* begin *
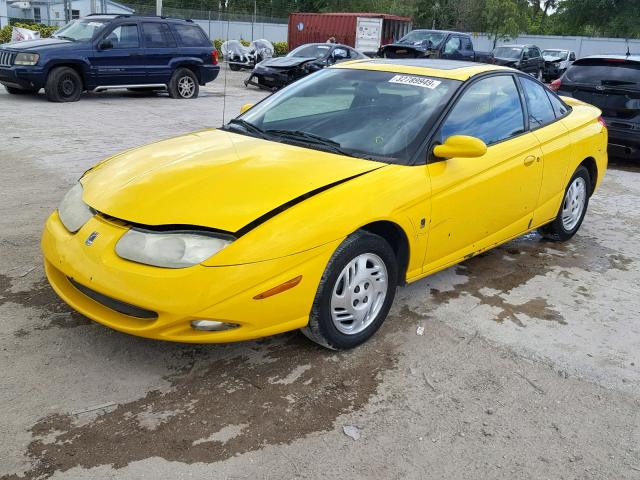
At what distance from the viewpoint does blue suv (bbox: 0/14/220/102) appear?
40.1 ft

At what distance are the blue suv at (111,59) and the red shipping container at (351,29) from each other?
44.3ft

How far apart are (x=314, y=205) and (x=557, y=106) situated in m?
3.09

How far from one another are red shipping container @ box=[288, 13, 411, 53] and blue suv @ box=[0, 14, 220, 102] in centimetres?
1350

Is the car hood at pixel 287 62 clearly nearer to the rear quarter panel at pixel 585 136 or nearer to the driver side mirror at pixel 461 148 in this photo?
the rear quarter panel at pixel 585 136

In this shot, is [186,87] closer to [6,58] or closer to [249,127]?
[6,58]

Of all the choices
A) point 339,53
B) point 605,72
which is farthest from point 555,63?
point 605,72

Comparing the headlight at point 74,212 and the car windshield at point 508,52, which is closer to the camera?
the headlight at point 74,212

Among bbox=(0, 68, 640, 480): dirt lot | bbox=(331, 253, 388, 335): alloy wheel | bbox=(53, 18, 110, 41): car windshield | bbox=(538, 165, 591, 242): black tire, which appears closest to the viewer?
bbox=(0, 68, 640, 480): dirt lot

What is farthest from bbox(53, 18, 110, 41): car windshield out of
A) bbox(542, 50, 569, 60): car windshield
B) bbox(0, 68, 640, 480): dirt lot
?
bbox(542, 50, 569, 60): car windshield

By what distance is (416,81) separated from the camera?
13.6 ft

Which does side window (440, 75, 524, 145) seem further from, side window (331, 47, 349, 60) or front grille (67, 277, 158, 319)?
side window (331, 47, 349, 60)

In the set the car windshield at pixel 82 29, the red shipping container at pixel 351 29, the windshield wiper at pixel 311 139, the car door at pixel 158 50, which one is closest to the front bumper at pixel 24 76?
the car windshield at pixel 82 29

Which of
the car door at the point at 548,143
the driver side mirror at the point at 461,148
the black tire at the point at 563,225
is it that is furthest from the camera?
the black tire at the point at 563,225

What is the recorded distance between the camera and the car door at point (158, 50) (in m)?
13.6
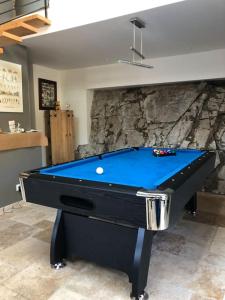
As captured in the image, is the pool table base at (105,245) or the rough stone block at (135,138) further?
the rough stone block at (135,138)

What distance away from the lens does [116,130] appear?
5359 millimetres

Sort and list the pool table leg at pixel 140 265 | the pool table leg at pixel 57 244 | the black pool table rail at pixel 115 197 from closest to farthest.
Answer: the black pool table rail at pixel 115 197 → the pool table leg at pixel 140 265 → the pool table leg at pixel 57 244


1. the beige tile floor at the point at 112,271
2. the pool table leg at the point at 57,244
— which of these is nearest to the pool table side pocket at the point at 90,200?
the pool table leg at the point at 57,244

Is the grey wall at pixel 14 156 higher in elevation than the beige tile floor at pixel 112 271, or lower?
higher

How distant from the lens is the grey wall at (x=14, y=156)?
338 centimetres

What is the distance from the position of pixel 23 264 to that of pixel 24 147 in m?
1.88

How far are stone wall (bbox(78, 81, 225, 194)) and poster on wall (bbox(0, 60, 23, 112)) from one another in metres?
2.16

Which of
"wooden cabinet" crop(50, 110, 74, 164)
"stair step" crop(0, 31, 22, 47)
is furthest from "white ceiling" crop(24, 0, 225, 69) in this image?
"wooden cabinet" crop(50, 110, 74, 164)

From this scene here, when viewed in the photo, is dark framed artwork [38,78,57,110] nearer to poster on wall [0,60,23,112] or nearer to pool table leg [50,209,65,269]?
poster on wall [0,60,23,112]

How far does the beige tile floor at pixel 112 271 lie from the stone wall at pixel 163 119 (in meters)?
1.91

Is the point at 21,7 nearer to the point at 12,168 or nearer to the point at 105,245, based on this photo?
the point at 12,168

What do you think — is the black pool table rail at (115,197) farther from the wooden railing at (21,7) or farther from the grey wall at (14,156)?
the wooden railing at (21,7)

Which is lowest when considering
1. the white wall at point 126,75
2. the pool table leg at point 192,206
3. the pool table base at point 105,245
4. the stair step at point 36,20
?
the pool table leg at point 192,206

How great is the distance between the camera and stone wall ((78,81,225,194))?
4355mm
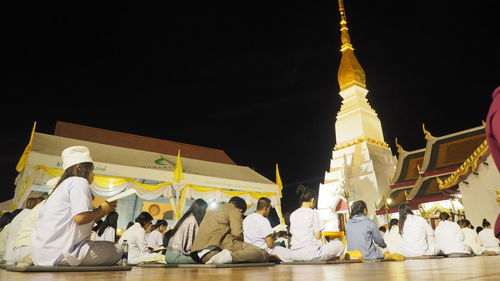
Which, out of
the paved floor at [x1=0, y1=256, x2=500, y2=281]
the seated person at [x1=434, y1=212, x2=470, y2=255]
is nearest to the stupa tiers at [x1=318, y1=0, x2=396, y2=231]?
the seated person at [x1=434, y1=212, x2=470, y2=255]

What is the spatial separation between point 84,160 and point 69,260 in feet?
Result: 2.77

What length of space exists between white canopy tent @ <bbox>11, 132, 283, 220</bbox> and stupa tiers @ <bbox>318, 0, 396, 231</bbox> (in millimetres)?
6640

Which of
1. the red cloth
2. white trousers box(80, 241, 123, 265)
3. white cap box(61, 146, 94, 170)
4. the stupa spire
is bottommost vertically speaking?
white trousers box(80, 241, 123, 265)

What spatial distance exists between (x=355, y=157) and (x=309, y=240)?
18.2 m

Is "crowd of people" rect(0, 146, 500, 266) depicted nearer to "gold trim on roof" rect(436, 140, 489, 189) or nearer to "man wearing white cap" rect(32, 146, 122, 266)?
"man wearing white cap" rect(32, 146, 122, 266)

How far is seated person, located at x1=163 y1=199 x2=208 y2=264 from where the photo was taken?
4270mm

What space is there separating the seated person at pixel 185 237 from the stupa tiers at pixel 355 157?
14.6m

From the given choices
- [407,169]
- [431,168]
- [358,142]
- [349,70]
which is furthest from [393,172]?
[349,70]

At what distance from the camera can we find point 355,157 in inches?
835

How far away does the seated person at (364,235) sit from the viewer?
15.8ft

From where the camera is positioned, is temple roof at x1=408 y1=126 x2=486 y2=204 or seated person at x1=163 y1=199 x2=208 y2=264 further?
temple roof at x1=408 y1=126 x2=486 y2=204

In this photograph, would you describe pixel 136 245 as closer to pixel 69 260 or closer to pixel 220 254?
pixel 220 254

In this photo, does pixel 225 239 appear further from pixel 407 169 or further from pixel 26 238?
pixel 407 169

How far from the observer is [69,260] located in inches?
* end *
__PROBLEM REQUIREMENTS__
Please change "blue suv" to "blue pickup" throughout the rows above and give them again with everything else unchanged. Omit the pictures.

__EXERCISE RESPONSE__
At what distance from the viewpoint does blue pickup (bbox: 0/14/220/102) appear?
40.1 ft

At what distance are the blue pickup at (111,59) and the red shipping container at (351,29) from each other?
44.3ft

How far apart are (x=314, y=205) and (x=557, y=106) situated in m?
3.09

How far from one another are red shipping container @ box=[288, 13, 411, 53] and blue pickup @ box=[0, 14, 220, 102] in centimetres?
1350

Is the car hood at pixel 287 62 clearly nearer to the rear quarter panel at pixel 585 136 or nearer to the driver side mirror at pixel 461 148 in this photo?
the rear quarter panel at pixel 585 136

In this shot, is [186,87] closer to [6,58] or closer to [249,127]?
[6,58]

Of all the choices
A) point 339,53
B) point 605,72
which is farthest from point 555,63?
point 605,72

Comparing the headlight at point 74,212 and the car windshield at point 508,52, which is closer to the camera?
the headlight at point 74,212

Among bbox=(0, 68, 640, 480): dirt lot | bbox=(331, 253, 388, 335): alloy wheel | bbox=(53, 18, 110, 41): car windshield | bbox=(538, 165, 591, 242): black tire, which appears closest to the viewer?
bbox=(0, 68, 640, 480): dirt lot

What is farthest from bbox(53, 18, 110, 41): car windshield out of
A) bbox(542, 50, 569, 60): car windshield
B) bbox(0, 68, 640, 480): dirt lot
?
bbox(542, 50, 569, 60): car windshield

By what distance is (416,81) separated from the camera?
13.6 ft

Which does side window (440, 75, 524, 145) seem further from, side window (331, 47, 349, 60) or front grille (67, 277, 158, 319)?
side window (331, 47, 349, 60)

In the set the car windshield at pixel 82 29, the red shipping container at pixel 351 29, the windshield wiper at pixel 311 139, the car door at pixel 158 50, which one is closest to the front bumper at pixel 24 76?
the car windshield at pixel 82 29

Which of
the car door at the point at 548,143
the driver side mirror at the point at 461,148
the black tire at the point at 563,225
is it that is furthest from the camera?
the black tire at the point at 563,225

What is the recorded distance between the camera and the car door at point (158, 50) (in m)?
13.6
As captured in the image, is the pool table base at (105,245) or the rough stone block at (135,138) further?
the rough stone block at (135,138)

What distance away from the lens does [116,130] appear?
5359 millimetres

Sort and list the pool table leg at pixel 140 265 | the pool table leg at pixel 57 244 | the black pool table rail at pixel 115 197 from closest to farthest.
Answer: the black pool table rail at pixel 115 197 → the pool table leg at pixel 140 265 → the pool table leg at pixel 57 244


1. the beige tile floor at the point at 112,271
2. the pool table leg at the point at 57,244
— which of these is nearest to the pool table side pocket at the point at 90,200?
the pool table leg at the point at 57,244

Is the grey wall at pixel 14 156 higher in elevation than the beige tile floor at pixel 112 271, or lower?
higher

How distant from the lens is the grey wall at (x=14, y=156)?
338 centimetres

What is the distance from the position of pixel 23 264 to that of pixel 24 147 in m?
1.88

How far are stone wall (bbox(78, 81, 225, 194)) and poster on wall (bbox(0, 60, 23, 112)) from one another in metres?
2.16

Which of
"wooden cabinet" crop(50, 110, 74, 164)
"stair step" crop(0, 31, 22, 47)
is furthest from "white ceiling" crop(24, 0, 225, 69) in this image?
"wooden cabinet" crop(50, 110, 74, 164)

From this scene here, when viewed in the photo, is dark framed artwork [38,78,57,110] nearer to poster on wall [0,60,23,112] or nearer to pool table leg [50,209,65,269]?
poster on wall [0,60,23,112]

How far does the beige tile floor at pixel 112 271 lie from the stone wall at pixel 163 119 (in meters)?
1.91

Is the point at 21,7 nearer to the point at 12,168 or nearer to the point at 105,245, based on this photo?
the point at 12,168

What do you think — is the black pool table rail at (115,197) farther from the wooden railing at (21,7) or farther from the grey wall at (14,156)?
the wooden railing at (21,7)

Which is lowest when considering
1. the white wall at point 126,75
2. the pool table leg at point 192,206
3. the pool table base at point 105,245
4. the stair step at point 36,20
?
the pool table leg at point 192,206

How great is the distance between the camera and stone wall ((78,81,225,194))?
4355mm
Which, out of
the paved floor at [x1=0, y1=256, x2=500, y2=281]
the seated person at [x1=434, y1=212, x2=470, y2=255]
is nearest to the stupa tiers at [x1=318, y1=0, x2=396, y2=231]?
the seated person at [x1=434, y1=212, x2=470, y2=255]

What is the spatial separation between point 84,160 and point 69,260 in feet?
Result: 2.77

What length of space exists between white canopy tent @ <bbox>11, 132, 283, 220</bbox> and stupa tiers @ <bbox>318, 0, 396, 231</bbox> (in millimetres)?
6640

Which of
1. the red cloth
2. white trousers box(80, 241, 123, 265)
3. white cap box(61, 146, 94, 170)
4. the stupa spire
is bottommost vertically speaking?
white trousers box(80, 241, 123, 265)

What spatial distance exists between (x=355, y=157) and (x=309, y=240)?
18.2 m

Is "crowd of people" rect(0, 146, 500, 266) depicted nearer to "gold trim on roof" rect(436, 140, 489, 189) or nearer to "man wearing white cap" rect(32, 146, 122, 266)?
"man wearing white cap" rect(32, 146, 122, 266)

How far is seated person, located at x1=163 y1=199 x2=208 y2=264 from where the photo was taken?
4270mm

What space is there separating the seated person at pixel 185 237 from the stupa tiers at pixel 355 157?
14.6m

From the given choices
- [407,169]
- [431,168]
- [358,142]
- [349,70]
which is furthest from [393,172]?
[349,70]

At what distance from the camera can we find point 355,157 in inches?
835

How far away does the seated person at (364,235) sit from the viewer?
15.8ft

From where the camera is positioned, is temple roof at x1=408 y1=126 x2=486 y2=204 or seated person at x1=163 y1=199 x2=208 y2=264 further?
temple roof at x1=408 y1=126 x2=486 y2=204

In this photograph, would you describe pixel 136 245 as closer to pixel 69 260 or closer to pixel 220 254?
pixel 220 254

In this photo, does pixel 225 239 appear further from pixel 407 169 or further from pixel 26 238?
pixel 407 169

How far from the observer is [69,260] located in inches?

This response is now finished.